Quaid Adams - Review of David Puglia, North American Monsters: A Contemporary Legend Casebook


Maniacs, wendigos, and goatmen—Oh my! David Puglia’s North American Monsters: A Contemporary Legend Casebook is a much-needed and valuable exploration into the monstrous menagerie that lurks throughout the North American continent. Rising to the inherent challenges associated with justifying and advocating for the serious study of monsters in academic circles while also creating an accessible and enjoyable read for a general audience, Puglia has masterfully curated this incredible addition to both folklore and monster studies alike. To offer what he declares is a volume that is “the first of its kind” (32), Puglia draws on several multidisciplinary academic case studies that employ a diverse range of research methodologies and fieldwork, to emphasize the vast rhetorical power that monsters hold and the immense cultural insights we can gain from their study.

Before the work of the collection begins, readers are treated to three introductory pieces (not including a rich acknowledgments chapter filled with some of folklore’s heavy hitters) that begin to lay the groundwork the rest of the book is built on. First, folklorist Elizabeth Tucker provides a thoughtful forward to the collection, where she not only celebrates Puglia’s work but also gives readers an intriguing, yet brief, examination of how masculinity pervades many North American monster legends. Following this, Puglia’s preface provides an analytic overview of how the study of monsters has traditionally been viewed within academic circles, while highlighting the interdisciplinarity of monster scholarship and emphasizing its surprising absence within folklore studies. Having identified this omission, Puglia positions this work as an attempt to begin filling this gap and as a means of bringing monster studies from the fringes and solidifying its place as a legitimate form of scholarship. In the last of these introductory pieces, “Are There Monsters?,” Puglia responds to a question asked by a person named Virginia wondering if there are, in fact, monsters in North America. In what I find as an intensely powerful rhetorical move that sets the tone for the collection of essays that follows, Puglia answers Virginia’s question with a resounding yes! In a definitive, yet playful tone, he leaves Virgina and readers with a dire promise by circling back to her original question, "Are monsters real?" Puglia states, "Ah, Virginia, in all this world there is nothing more real and abiding than the lurking terror of creatures who live outside the rules and boundaries of civilization. No monsters! They live now, and they live forever" (xxii).
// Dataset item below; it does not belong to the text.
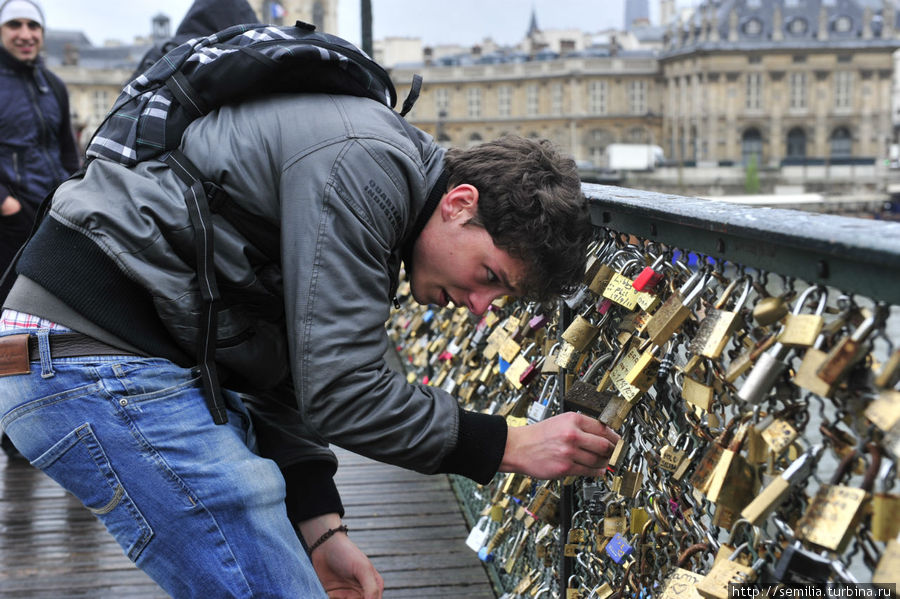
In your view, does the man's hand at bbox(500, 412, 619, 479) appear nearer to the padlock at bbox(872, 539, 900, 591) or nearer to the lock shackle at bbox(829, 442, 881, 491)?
the lock shackle at bbox(829, 442, 881, 491)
The book itself comes in at just over 300 pages and offers a collection of nineteen essays gathered from previously published scholarship, spanning the period from the 1970s to the 2010s, and from multiple disciplines, including biology, American studies, communications, healthcare, journalism, education, and several others. Alongside these republished works, Puglia also includes several new essays crafted for this collection from some of the foremost scholars in folklore and beyond, who study monsters and other contemporary legends. This amalgam of over five decades of diverse ideological approaches is one way that North American Monsters truly shines and exemplifies the presence and applicability of monster studies to disciplines other than those where it is usually placed, like folklore and English, while also reaffirming Puglia’s idea that monsters will live forever.

In a similar move that sees the author advocating for bringing monster studies in from the fringes and giving it a place at the academic table, Puglia also argues that one of the goals of this collection is to bring the monster of legend from the “out there” to the “in here” by focusing on the local-legend subgenre of the overarching legend genre. Accordingly, each piece included in this collection was chosen for how it handles local and regional narratives of the monsters that stalk each essay, their legends, and how they reflect the local geography, industry, infrastructure, and worldview of the communities where they are found. While each essay has its own way of navigating local landscapes and ideologies, together they culminate in a rich tapestry showing how the monsters of legend have made their homes in our own backyards. Every one of these essays is fantastic on its own, but together they help to justify the mainstreaming of monster studies that Puglia sets out to accomplish.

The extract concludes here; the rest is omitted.